Я окинул взглядом убогую лачугу, понимая, что этому не бывать.
Она вернулась к столу с влажными глазами:
— Когда-то я тоже в это поверила. И посмотри, где я теперь.
По её щекам покатились слёзы.
Ненавижу слёзы! Они всегда выводят меня из себя, а сейчас я и так взбешен.
— Ты здесь потому, что не прекращаешь пить, не хочешь даже попробовать!
— Je fais de mon mieux, — я сделала всё, что могла, — но моё сердце разбито. В нашей семье все влюбляются один раз и навсегда. Ты не представляешь, как это, чувствовать, что лишаешься частички души каждую секунду день за днём. Помяни моё слово, мальчик. Эта fille тебе не пара. Даже думать о ней забудь.
— А кто мне пара? Может, мне найти женский эквивалент Виньо?
Это нынешний хахаль Maman, подонок, который пьёт за десятерых и любит срывать на ней злость.
Несколько недель назад она вернулась из картёжного дома с синяком под глазом. Как же мне хотелось навалять ему за это.
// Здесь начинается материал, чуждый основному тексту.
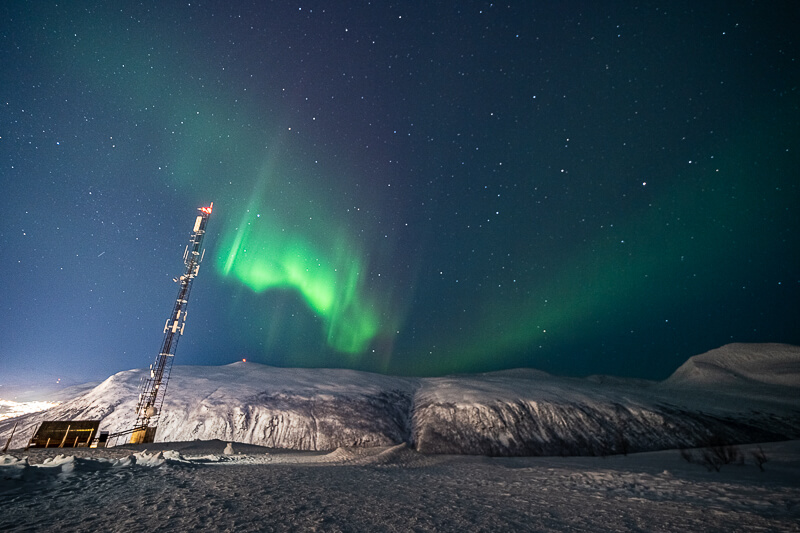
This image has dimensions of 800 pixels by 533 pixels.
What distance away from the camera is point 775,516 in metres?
8.05

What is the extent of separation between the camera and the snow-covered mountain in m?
42.2

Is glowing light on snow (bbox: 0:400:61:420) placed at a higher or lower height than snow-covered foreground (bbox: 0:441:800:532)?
higher

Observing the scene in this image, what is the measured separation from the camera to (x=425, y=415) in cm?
4872

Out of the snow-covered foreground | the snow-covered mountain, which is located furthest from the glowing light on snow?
the snow-covered foreground

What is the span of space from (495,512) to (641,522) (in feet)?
10.9

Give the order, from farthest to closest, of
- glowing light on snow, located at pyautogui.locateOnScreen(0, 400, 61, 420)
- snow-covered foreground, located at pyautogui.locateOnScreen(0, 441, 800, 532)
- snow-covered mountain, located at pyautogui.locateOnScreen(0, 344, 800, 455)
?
glowing light on snow, located at pyautogui.locateOnScreen(0, 400, 61, 420) < snow-covered mountain, located at pyautogui.locateOnScreen(0, 344, 800, 455) < snow-covered foreground, located at pyautogui.locateOnScreen(0, 441, 800, 532)

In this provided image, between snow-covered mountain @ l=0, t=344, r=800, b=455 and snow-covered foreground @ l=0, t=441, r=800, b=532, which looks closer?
snow-covered foreground @ l=0, t=441, r=800, b=532

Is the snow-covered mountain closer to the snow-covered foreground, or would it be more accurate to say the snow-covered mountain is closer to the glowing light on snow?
the glowing light on snow

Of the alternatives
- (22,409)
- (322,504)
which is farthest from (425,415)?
(22,409)

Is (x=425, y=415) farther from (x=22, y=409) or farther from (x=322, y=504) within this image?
(x=22, y=409)

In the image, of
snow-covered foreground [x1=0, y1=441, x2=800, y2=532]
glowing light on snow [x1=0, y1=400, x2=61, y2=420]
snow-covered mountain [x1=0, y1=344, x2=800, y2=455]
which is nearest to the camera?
snow-covered foreground [x1=0, y1=441, x2=800, y2=532]

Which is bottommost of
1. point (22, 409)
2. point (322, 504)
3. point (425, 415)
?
point (425, 415)

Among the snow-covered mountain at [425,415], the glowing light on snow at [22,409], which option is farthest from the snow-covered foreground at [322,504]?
the glowing light on snow at [22,409]

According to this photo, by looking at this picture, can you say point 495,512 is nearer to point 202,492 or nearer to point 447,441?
point 202,492
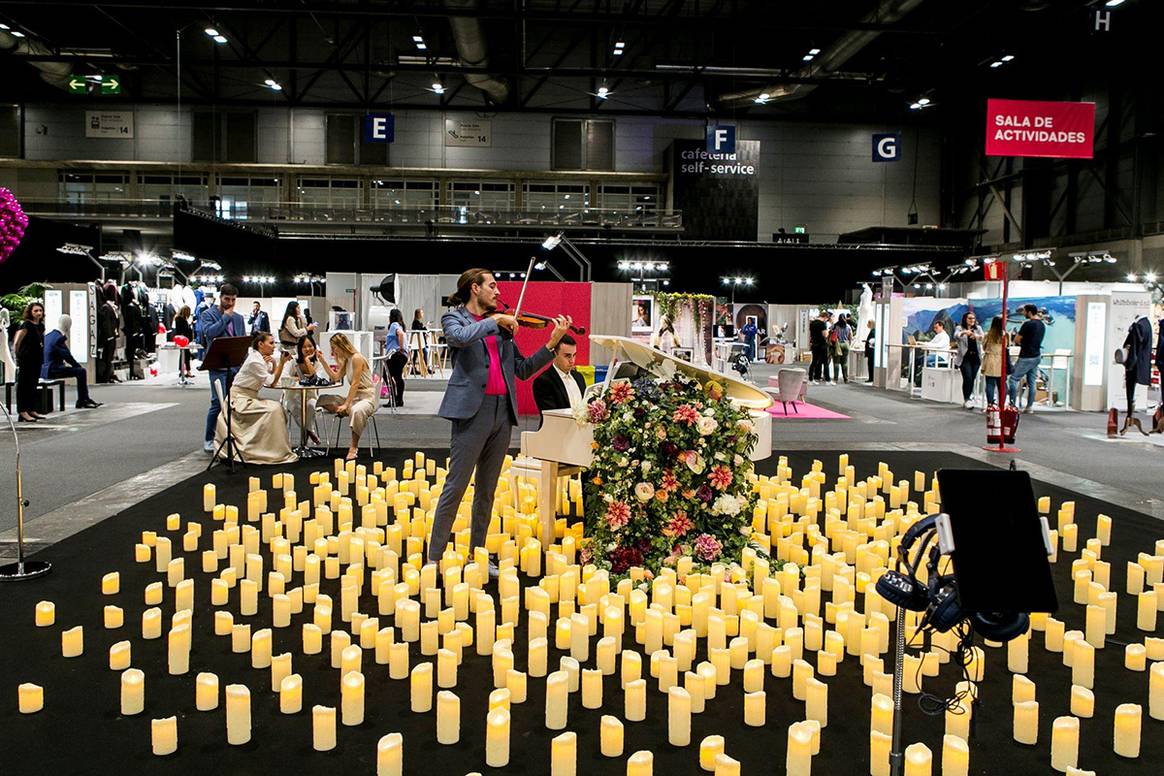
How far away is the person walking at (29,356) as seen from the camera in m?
10.5

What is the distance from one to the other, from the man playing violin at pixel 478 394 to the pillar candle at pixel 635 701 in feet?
5.22

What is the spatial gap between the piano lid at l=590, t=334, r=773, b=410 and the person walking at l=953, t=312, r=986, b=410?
9256mm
Но если б я применил насилие во время условно-досрочного, меня бы упекли в Анголу*. А Maman будет голодать без моих заработков от браконьерства.
(Ангола — неофициальное название государственной тюрьмы штата Луизиана.)
Она вытерла лицо рукавом и осушила свою кружку.
— Уже поздно, non? Эта Эванджелин уже запустила свои коготки? Тогда тебе остаётся лишь надеяться, что она тоже тебя захочет.
По крайней мере, Эви была не против поцеловать меня этой ночью перед тем, как нас прервали. Когда она облизала губы и посмотрела в мои глаза, я не мог думать ни о чём другом.
Но вместо меня она целует моего брата. Брэндон стоит двух, таких как ты…
Maman склонила голову, прочитав всё на моём лице:
— Ох, Джек. Mon pauvre fils.
Бедный мой сыночек.
Ну вот, даже мама меня жалеет.
Я запихнул телефон Брэндона в карман.
— Пойду проверю ловушки.
Встал и вышел, даже не оглянувшись.
Лучше просто уйти. Тошнит уже от этой жалости.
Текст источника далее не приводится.